11 entries

1983

CERN found the particles the electroweak theory had predicted, a biologist who had been ignored for thirty years finally won her Nobel, and a probe launched a decade earlier quietly slipped past the last of the outer planets.

Nobel Prizes

  • Nobel Prize in Physics

    Subrahmanyan Chandrasekhar · William A. Fowler

    Chandrasekhar had worked out in 1930 that a white dwarf cannot be more massive than about 1.4 times the Sun without collapsing under its own gravity — a limit the astrophysical establishment found so uncomfortable that Eddington publicly ridiculed it. Fowler received the other half for tracing how every element heavier than hydrogen was forged inside stars.

  • Nobel Prize in Chemistry

    Henry Taube

    Taube sorted out how electrons pass between metal atoms in solution, distinguishing the two fundamentally different mechanisms by which this transfer occurs. The work turned inorganic reaction chemistry from a collection of observations into something that could be reasoned about from first principles.

**Given material**
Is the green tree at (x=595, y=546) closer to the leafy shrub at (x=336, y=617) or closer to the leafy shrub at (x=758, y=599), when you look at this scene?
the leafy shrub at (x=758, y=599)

**Tasks for this exercise**
1) In the 1983 page, shorten the paragraph beginning "Chandrasekhar had worked out in 1930" while keeping its main facts.
2) Who received the Nobel Prize in Chemistry, according to the 1983 page?
3) Write out the 1983 page word for word between "Nobel Prizes" and "forged inside stars.", inclusive.

**Written answers**
1) In 1930, Chandrasekhar showed that a white dwarf heavier than about 1.4 times the Sun collapses under its own gravity, a limit Eddington publicly ridiculed. Fowler won the other half for explaining how elements heavier than hydrogen are forged in stars.

2) Henry Taube

3)
Nobel Prizes

  • Nobel Prize in Physics

    Subrahmanyan Chandrasekhar · William A. Fowler

    Chandrasekhar had worked out in 1930 that a white dwarf cannot be more massive than about 1.4 times the Sun without collapsing under its own gravity — a limit the astrophysical establishment found so uncomfortable that Eddington publicly ridiculed it. Fowler received the other half for tracing how every element heavier than hydrogen was forged inside stars.